EXTRACT TO READ Block Start

One bright silver lining to the utter mayhem of the pandemic is the necessary drive to innovate. Business closures alone have swept jobs into a river of uncertainty. School closures and remote learning have upended family life. Social distancing has muted social life.
Some are lucky to continue their work remotely while others are forced to scan the horizon for work that may be far afield of their talents. Innovators take the leap of faith and strike out on their own.
One fantastic example of this has been Melissa McGlynn’s Cottage Pies’ sudden appearance and immediate success, a savory vaccine for our time.
For three consecutive Saturdays, McGlynn and her husband, Walt Steffens have hauled a week’s work of their made-from-scratch frozen pot pies from the kitchen at Betterton American Legion to Saturday Market. It takes a week of baking to stock up enough pies for the market, and those are gone within minutes.
McGlynn is no novice when it comes to specialty baking. Cordon Bleu trained and five years of creating popular baked goodies at local bakeries and restaurants from Evergrain Bakery, JR’s, and Louisa’s Restaurant, she has cultivated a community following. But when COVID hit, work came to a halt.
“I was at Louisa’s in March and knew when Italy closed because of the pandemic we would be next in line. The day Memo closed the restaurant closed, I had pastries in the oven.”
The next couple of months were tough.
“I sat around in depression and realized the pandemic wasn’t going away anytime soon, but I couldn’t just sit around,” she says.
McGlynn and Steffens began to kick around a few ideas. “I wanted to head out on my own but wanted to make sure I wasn’t stepping on anyone’s toes.”
Recalling that Swanson pot pies were always a winner at dinner as a kid, McGlynn began to consider creating a medley of pot pies. It seemed the perfect fit. Then things began to fall into place.

EXTRACT TO READ Block End

▶ **PROBLEM STATEMENT**:
Extend the story about Melissa McGlynn's Cottage Pies past its last sentence.

SOURCE MATERIAL Block Start

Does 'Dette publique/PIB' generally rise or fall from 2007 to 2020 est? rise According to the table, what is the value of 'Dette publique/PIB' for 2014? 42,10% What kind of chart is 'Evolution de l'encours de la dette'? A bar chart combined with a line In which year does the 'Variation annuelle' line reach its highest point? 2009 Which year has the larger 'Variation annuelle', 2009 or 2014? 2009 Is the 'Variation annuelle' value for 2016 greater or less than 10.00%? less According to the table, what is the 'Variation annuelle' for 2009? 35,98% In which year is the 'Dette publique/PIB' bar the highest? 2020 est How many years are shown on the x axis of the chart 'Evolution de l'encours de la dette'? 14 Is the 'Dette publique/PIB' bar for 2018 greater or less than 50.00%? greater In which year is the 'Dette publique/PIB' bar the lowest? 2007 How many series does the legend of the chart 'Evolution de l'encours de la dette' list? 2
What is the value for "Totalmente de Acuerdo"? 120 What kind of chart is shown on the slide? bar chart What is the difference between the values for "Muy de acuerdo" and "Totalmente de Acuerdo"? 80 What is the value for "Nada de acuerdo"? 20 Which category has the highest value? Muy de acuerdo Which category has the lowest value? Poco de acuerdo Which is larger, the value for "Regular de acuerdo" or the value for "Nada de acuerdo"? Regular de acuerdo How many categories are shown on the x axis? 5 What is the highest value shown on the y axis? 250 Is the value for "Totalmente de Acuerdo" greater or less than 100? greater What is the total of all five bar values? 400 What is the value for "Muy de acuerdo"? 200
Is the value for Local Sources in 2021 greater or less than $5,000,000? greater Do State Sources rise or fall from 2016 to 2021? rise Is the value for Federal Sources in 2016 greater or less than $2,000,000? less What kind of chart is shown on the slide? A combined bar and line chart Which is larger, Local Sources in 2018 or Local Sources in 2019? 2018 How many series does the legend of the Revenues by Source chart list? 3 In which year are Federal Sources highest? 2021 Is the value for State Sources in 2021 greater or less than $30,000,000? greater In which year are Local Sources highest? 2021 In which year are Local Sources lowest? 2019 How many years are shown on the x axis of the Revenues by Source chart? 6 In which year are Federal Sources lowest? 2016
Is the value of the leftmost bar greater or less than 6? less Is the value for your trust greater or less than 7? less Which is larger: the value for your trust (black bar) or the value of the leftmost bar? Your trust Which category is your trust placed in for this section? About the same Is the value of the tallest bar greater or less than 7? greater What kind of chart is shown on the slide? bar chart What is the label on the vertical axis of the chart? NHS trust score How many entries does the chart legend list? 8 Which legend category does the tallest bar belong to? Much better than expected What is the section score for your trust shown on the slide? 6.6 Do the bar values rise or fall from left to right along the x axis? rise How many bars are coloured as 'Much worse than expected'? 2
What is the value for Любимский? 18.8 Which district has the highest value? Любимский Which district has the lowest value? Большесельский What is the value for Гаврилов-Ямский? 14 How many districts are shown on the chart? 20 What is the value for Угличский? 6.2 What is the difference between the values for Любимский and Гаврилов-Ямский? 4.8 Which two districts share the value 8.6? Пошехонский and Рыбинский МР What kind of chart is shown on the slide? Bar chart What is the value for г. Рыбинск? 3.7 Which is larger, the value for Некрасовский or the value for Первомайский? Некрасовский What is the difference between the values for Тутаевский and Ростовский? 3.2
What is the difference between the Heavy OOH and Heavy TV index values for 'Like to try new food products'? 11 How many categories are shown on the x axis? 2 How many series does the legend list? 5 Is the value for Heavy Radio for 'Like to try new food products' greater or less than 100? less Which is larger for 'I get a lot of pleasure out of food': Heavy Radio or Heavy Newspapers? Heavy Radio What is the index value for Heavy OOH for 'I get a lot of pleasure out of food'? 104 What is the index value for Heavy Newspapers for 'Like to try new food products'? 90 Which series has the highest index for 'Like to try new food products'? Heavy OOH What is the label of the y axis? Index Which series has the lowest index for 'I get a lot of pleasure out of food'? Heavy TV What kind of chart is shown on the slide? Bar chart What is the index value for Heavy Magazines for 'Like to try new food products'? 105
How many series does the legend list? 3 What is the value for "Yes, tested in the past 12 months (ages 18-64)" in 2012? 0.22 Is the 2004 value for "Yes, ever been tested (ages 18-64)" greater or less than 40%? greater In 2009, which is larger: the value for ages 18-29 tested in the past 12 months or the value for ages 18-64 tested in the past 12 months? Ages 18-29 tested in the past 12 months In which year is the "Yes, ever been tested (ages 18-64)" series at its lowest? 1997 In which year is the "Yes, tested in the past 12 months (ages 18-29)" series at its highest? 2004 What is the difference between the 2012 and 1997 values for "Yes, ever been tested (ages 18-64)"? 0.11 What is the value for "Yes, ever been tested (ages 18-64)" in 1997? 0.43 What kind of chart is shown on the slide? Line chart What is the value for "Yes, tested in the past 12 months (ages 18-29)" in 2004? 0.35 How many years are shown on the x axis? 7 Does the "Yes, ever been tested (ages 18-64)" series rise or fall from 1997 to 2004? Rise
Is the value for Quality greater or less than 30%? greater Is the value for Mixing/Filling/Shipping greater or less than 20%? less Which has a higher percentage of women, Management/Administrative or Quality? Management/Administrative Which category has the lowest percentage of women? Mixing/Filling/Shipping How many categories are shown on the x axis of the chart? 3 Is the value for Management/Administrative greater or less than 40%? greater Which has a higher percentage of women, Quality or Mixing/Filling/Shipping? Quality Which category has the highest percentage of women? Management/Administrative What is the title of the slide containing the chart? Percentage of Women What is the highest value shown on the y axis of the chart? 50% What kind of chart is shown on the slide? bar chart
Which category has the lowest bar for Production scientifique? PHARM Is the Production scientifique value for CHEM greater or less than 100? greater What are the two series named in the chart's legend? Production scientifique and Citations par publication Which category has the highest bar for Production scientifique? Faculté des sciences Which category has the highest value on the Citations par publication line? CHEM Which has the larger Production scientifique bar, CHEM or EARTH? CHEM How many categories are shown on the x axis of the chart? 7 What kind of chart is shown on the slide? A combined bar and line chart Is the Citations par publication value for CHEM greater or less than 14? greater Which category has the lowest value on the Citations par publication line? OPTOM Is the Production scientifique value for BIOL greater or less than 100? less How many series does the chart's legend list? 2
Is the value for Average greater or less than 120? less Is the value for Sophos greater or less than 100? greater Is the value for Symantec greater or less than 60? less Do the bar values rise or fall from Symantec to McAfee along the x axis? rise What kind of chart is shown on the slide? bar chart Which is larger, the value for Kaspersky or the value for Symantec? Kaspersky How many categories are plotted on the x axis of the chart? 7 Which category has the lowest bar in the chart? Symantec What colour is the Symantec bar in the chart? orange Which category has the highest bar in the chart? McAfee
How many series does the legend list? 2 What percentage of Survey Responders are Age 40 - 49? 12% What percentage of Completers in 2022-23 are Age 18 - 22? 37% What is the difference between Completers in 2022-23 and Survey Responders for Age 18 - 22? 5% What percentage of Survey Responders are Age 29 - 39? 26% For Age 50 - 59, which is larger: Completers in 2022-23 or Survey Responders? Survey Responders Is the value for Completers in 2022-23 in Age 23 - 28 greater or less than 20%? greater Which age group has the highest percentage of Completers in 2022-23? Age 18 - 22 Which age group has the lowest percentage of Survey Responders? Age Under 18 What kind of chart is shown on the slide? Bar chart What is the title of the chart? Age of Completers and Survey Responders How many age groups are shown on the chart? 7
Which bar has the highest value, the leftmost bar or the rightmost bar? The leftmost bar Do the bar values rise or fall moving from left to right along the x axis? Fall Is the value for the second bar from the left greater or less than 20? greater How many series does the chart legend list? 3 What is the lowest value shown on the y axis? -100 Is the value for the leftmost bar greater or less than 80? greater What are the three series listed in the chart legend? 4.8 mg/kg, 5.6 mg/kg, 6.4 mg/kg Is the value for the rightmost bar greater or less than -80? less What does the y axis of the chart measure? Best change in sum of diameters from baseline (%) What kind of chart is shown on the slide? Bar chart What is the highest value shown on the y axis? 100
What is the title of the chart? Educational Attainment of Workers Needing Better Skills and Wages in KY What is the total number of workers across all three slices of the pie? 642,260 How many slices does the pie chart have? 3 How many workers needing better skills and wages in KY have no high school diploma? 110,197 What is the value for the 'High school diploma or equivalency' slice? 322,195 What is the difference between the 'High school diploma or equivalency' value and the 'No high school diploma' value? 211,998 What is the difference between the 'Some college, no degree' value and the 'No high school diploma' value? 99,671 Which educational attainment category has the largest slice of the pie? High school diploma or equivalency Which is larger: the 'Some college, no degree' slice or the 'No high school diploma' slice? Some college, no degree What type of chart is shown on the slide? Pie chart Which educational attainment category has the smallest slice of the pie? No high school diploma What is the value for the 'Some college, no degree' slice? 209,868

SOURCE MATERIAL Block End

▶ **EXPECTED ANSWER**:
Meeting the rigid Health Department requirements for licensing, McGlynn searched for a kitchen and found her new home at Betterton American Legion.
“The licensing took months, and I couldn’t have done it without Erica at the Health Department who took time out of her emergency level schedule dealing with the pandemic. In the meantime, I tested a few recipes in my kitchen, starting with chicken pot pies, the universal comfort food.”
These days she offers a full menu including Chicken Pie, Beef Vegetable Pie, “BOM” Pie (Beef, Onion, Mushroom, Jarlsberg cheese), Shepherd’s Pie, Vegetable Pie, Vegetable Shepherd’s Pie, Aussie Pie, and a seasonal fruit pie. Last week it was Apple, Walnut, and Salted Caramel Apple. And yes, everything is from scratch, from the pie dough to the caramel.
Struck with sudden success, McGlynn looks to the future. At this point, she does not take orders. It’s a first-come, first-served offering that works well as she refines the process and logistics of having 200 pot pies ready by Saturday.
“We’re excited by the challenge,” McGlynn says. “I’m at capacity now and working on expanding the business at a healthy pace,” she adds.
Indeed, the town is ready. If you want one of McGlynn’s Cottage Pies, you have to get to Saturday Market early. Very early. Everyone knows comfort is one pot pie away.